Jason Chan is a seasoned cybersecurity veteran and former VP of information security at Netflix. Following his departure from the streaming giant, he has garnered faith from several startups as a cybersecurity advisor for a host of startups, including Sentra, an Israeli cybersecurity company set on helping organizations regain control and secure their data on the cloud; and Torq, an Israeli tech startup developing a platform that handles information security threats via code-free automation.
Chan spoke with the Jerusalem Post and elaborated on the future of digital transformation, the evolution of the modern cybersecurity industry and what a cybersecurity advisor actually does.
What’s on the day-to-day “Cybersecurity Advisor” agenda? What does your work look like?
"I work with about 12 different startups, and the vast majority of those are startups in the cybersecurity space that are looking for guidance or input on product-market fit and things like that. Then I have a few startups I work with that are trying to build out a security program, and they need some guidance and advice there. So those are the two main sorts of engagement models.
"In terms of what that looks like day to day, it's typically introducing founders to [businesses] that might be interested in either purchasing or providing feedback on the startup’s product; or providing feedback on a product’s progress and [its trajectory]. I wouldn't say it’s quite like product management, but almost like trying to be the voice of the customer in a [fairly] consistent way."
"In terms of what that looks like day to day, it's typically introducing founders to [businesses] that might be interested in either purchasing or providing feedback on the startup’s product; or providing feedback on a product’s progress and [its trajectory]."
Jason Chan
So what is the voice of the customer asking for or saying in terms of today’s business-to-business cybersecurity environment?

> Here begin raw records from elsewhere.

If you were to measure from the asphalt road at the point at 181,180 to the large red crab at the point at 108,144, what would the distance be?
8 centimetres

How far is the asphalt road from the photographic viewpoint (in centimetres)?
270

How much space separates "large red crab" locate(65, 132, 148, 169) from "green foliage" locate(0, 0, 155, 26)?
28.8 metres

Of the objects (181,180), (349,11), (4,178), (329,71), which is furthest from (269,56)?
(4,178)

"Companies are becoming more and more digital and entrenched in tech, so what you have to manage just keeps getting bigger and bigger. At the same time, security threats aren’t going anywhere. So really the voice of the customer is asking ‘how do we procure and integrate solutions that provide a sense of leverage for our teams - meaning that they can put a little bit into it, but get quite a lot out of it.’"

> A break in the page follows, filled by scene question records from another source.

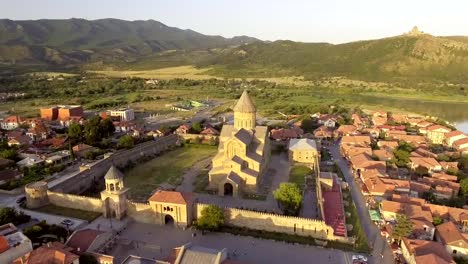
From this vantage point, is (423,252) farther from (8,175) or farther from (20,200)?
(8,175)

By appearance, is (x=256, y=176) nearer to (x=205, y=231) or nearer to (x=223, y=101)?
(x=205, y=231)

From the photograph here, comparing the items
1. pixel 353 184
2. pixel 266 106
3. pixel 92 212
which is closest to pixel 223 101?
pixel 266 106

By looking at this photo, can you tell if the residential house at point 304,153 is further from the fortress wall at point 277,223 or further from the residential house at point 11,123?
the residential house at point 11,123

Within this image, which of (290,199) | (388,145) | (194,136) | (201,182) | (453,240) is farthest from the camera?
(194,136)

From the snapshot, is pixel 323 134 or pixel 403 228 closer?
pixel 403 228

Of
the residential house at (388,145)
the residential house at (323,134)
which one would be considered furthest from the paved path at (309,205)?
the residential house at (323,134)

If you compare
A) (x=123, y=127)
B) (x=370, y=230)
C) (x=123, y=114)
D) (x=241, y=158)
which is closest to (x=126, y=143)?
(x=123, y=127)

How has the cybersecurity field evolved during your career in the space?
"The biggest [development] has been digital transformation. Cloud was the first leg on that journey, with companies migrating to the cloud and really recognizing the benefits they can have in terms of velocity and efficiency; security teams are really also able to leverage those mechanisms to get a lot more efficient, a lot more automated.
"The second stage of digital transformation is organizations really recognizing that their ability to extract value from the data they have is sort of fundamental to their ability to compete. Whether it's through things like analytics, or in a more advanced way, things like machine learning or AI, they recognize that [extracting value from data is] really the key to success.
"Because of this, there’s now this proliferation of data stores and data infrastructure. The problem of managing data and enterprises is really multi-dimensional: it certainly [touches on] security and privacy, but also legal, regulation, retention, backups and all. That was a problem we certainly spent a lot of time on during my time at Netflix. Because there were so many [facets], it was difficult to determine who the right person to run with was.
"This is a great opportunity for security teams to step into that void and move into a place of leadership when it comes to the responsible use of data that really unlocks the business value that companies are looking for."